I sat at the same old wooden table watching the Johnson Creek go by.
Of a sudden everything was green as if it had grown overnight.
The bushes were not thorny anymore.
They had put on nice and soft leafy jackets.
I had a can of Fearless I. P. A. (Steve would say I. P. eh, sounding like a Canadian, and then the whole thing would become a pun intended as in giving a hand to a man with no hands) taking the edge off of the night before.
I was biting the hair of the dog that bit me.
We played a few songs at the West Linn Saloon, and had a few drinks too many.
But we were not the only ones. It was a Friday night, and the saloon was packed with
people having fun associated with alcohol.
I ended up dancing with that tall blonde that looked too good to be true.
Somehow she stumbled upon Steve’s guitar case on the floor and dropped dead gorgeous
flat on her ass, at the same time hitting the table with the back of her head.
Her long legs winding half way up in the air.
I just stood there thinking it must have been a joke, but it wasn’t.
With a couple of other men that gave me suspicious looks, I helped her up.
Embarrassed she excused herself and was on the way to the restroom, swaying.
I could feel all those stares confused on how to tag me.
We sounded good, but then a bombshell fell on her ass sitting there a few seconds in
disbelief. It just didn’t feel right. Thank God I didn’t make her fall.
The patrons sitting a few tables down didn’t see that.
All they knew was she danced with me.
And what kind of a cowboy was I sporting a Panama hat anyway?
Plus I sang that Russian gypsy song that they all jumped to like rhythmic yo-yos, and like
my life, the whole thing was out of place.
Literally misplaced since I was born.
Even in my hometown I felt like an expatriate.
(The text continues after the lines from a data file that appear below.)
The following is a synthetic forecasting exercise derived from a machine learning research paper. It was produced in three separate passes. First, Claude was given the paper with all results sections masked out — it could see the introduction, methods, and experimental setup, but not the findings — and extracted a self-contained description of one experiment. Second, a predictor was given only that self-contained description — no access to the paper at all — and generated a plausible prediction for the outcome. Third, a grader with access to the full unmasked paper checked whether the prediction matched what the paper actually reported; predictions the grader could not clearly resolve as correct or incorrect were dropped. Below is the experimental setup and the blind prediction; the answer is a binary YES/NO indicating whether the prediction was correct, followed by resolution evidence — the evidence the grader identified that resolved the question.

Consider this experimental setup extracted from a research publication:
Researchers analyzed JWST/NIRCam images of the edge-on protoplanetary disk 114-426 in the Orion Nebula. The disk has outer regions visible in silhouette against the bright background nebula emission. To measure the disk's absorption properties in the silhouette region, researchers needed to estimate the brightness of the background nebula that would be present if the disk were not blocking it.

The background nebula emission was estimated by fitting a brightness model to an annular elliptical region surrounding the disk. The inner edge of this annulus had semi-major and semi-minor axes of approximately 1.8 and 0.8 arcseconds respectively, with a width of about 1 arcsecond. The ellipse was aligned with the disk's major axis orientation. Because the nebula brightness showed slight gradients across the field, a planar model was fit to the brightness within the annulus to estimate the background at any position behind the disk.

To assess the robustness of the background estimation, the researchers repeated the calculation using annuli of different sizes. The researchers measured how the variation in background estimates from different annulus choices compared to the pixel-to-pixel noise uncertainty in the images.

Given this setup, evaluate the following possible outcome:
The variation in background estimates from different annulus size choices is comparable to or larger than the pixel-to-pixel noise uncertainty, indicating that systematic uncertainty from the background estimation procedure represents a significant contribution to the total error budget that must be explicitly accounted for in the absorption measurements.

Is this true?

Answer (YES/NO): NO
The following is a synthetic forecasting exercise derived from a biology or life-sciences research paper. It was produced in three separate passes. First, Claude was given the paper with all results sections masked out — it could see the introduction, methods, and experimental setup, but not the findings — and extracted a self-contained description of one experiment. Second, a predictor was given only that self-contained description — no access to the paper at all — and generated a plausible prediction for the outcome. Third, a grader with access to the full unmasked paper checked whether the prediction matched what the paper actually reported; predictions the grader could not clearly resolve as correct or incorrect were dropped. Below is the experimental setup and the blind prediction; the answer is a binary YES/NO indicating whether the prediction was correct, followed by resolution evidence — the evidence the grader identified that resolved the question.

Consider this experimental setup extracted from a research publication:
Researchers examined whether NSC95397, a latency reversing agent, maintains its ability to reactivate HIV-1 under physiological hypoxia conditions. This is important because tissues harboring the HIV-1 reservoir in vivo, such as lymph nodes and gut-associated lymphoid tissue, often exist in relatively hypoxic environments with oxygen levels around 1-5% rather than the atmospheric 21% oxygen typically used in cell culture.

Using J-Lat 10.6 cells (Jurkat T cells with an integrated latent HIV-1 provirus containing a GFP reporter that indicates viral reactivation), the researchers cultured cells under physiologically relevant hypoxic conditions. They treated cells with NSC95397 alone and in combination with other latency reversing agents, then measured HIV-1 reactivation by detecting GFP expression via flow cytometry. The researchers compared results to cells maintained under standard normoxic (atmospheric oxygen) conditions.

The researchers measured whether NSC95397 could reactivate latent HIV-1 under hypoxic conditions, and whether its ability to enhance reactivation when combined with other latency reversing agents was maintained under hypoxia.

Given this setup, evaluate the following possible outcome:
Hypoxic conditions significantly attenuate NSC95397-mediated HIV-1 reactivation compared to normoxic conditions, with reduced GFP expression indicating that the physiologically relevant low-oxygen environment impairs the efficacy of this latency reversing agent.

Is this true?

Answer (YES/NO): NO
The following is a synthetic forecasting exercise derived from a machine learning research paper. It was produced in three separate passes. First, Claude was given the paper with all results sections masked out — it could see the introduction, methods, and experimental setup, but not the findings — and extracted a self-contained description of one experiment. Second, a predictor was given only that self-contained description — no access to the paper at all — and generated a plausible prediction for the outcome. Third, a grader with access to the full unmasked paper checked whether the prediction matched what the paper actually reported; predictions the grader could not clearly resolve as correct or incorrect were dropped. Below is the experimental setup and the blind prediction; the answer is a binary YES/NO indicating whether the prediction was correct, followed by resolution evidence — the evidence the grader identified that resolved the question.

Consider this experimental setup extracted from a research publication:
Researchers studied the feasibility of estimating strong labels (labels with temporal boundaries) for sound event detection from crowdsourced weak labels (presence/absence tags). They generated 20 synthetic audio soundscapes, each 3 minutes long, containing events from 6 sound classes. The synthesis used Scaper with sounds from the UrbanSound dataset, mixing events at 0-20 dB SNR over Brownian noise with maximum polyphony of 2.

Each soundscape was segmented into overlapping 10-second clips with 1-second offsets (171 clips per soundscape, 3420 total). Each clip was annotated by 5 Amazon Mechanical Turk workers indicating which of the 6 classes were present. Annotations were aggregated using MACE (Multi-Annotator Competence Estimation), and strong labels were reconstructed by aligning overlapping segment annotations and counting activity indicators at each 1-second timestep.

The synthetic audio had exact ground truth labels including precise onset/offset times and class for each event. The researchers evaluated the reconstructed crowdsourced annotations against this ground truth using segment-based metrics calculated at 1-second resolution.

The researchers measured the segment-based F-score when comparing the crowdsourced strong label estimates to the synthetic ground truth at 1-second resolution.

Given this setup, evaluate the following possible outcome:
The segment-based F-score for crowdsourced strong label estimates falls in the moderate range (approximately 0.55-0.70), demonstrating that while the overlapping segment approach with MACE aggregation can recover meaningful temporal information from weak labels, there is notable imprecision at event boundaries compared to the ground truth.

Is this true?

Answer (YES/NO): NO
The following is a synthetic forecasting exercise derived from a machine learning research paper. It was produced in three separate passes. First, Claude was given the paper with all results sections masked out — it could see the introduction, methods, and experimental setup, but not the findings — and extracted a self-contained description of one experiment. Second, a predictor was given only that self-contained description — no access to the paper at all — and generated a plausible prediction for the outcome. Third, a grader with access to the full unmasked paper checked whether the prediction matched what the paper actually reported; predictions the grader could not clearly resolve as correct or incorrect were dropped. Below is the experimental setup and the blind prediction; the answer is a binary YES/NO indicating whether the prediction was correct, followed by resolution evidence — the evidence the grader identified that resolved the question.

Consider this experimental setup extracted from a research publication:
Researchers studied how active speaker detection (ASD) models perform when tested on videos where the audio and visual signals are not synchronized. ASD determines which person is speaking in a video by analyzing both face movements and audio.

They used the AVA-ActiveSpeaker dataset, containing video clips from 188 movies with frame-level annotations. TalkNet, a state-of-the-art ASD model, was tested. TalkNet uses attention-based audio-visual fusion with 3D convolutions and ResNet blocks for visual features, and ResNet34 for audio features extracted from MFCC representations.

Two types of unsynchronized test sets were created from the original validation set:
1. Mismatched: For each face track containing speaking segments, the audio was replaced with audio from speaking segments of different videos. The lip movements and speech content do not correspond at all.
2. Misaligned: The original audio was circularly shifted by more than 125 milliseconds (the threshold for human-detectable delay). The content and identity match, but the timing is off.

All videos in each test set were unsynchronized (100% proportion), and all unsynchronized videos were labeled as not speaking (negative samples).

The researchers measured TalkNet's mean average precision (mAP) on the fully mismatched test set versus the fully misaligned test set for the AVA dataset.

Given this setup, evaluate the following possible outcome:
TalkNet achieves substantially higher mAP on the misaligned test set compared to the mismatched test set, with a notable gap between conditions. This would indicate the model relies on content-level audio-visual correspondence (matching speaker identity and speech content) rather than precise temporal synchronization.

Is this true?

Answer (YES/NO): NO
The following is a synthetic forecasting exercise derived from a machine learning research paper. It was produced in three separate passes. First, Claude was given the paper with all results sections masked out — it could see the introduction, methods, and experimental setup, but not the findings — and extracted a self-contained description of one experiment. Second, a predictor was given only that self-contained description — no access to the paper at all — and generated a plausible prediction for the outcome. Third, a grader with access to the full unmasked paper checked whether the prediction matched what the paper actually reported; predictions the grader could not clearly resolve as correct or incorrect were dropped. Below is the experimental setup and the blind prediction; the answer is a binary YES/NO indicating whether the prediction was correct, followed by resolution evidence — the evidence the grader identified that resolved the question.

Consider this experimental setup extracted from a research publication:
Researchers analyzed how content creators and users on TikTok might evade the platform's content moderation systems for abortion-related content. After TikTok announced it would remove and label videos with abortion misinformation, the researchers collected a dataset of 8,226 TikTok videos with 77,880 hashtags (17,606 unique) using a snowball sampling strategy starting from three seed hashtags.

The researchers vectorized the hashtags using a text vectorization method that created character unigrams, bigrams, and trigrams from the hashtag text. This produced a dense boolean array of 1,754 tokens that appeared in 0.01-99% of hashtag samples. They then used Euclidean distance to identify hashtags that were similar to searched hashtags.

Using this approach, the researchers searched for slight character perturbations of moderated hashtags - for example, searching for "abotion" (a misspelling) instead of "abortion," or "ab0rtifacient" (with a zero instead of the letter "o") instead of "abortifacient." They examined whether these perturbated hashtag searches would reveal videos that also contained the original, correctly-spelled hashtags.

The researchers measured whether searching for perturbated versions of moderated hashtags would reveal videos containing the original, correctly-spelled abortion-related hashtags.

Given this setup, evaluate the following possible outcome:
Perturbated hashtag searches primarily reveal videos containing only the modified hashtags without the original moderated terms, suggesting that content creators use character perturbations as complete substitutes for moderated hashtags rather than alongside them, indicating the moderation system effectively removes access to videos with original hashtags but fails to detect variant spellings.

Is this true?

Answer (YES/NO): NO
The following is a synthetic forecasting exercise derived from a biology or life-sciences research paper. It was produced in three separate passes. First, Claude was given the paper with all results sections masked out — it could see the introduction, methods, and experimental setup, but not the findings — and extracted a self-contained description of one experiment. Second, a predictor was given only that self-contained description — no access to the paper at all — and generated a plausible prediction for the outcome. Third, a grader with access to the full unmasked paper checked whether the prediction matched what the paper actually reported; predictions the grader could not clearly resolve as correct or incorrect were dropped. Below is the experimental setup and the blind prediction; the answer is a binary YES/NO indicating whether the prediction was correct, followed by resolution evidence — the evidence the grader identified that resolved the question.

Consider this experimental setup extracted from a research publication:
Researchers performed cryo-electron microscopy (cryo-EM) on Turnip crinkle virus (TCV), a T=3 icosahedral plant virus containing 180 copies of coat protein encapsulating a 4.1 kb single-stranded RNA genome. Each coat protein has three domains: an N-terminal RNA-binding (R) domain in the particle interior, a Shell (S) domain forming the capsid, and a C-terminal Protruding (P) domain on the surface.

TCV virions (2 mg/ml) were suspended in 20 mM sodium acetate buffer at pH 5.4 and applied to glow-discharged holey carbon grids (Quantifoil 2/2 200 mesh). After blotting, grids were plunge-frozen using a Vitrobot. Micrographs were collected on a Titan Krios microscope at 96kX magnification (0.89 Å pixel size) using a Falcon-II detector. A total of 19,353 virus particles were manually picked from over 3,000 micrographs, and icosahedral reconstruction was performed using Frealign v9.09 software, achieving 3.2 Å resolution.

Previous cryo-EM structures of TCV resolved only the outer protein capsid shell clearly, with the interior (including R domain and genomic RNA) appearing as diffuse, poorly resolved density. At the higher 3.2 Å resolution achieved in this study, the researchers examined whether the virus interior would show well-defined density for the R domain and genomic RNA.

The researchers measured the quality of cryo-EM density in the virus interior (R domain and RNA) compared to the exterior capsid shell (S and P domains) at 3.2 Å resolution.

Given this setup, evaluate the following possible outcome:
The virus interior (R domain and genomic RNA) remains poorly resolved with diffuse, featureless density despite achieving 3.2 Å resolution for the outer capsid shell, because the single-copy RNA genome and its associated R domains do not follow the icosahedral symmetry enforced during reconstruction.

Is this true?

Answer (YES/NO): YES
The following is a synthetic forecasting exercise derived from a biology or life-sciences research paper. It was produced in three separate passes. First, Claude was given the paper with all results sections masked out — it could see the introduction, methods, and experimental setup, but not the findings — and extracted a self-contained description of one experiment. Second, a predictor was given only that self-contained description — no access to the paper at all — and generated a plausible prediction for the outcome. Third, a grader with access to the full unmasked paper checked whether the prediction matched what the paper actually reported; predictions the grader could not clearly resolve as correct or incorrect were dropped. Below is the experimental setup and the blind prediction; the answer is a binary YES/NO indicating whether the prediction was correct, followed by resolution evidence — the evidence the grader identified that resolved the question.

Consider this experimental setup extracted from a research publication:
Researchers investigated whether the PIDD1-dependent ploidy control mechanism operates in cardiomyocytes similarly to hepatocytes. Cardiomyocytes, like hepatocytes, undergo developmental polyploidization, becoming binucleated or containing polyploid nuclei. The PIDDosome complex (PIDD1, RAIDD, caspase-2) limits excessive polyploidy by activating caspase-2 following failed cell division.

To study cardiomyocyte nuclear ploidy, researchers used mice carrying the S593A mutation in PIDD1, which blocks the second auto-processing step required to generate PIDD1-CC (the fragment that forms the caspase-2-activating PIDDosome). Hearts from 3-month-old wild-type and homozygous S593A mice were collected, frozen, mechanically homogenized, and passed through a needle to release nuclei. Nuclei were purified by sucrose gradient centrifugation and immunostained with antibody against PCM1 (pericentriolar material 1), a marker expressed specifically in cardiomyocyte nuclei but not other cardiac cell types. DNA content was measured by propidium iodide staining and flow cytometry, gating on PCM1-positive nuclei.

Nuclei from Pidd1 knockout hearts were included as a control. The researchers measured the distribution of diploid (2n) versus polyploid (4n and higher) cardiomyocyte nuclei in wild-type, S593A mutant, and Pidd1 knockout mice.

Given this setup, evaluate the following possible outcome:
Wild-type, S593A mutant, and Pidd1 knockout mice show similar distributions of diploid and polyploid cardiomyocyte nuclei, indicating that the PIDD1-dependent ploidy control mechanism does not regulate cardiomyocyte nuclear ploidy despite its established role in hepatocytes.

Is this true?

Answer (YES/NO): NO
There I wore a made in USA t-shirt, and here I got people up on their feet with some
Russian gypsy songs. And some blues too.
And then the best blonde in town falls on her ass dancing with me.
All that is irrelevant, whilst nursing a hangover by the Johnson Creek, sipping on
Fearless local I. P. A. and hearing Steve’s I. P. eh in my head.
And then continuing with U. P. eh and We P. eh…
Then I heard: What’s in it for me?
Nobody said anything, but I could hear it clearly in the J. Creek’s murmuring.
The subconsciousness of the world was talking.
What’s in it for me?
And the consciousness answered: In it to win it.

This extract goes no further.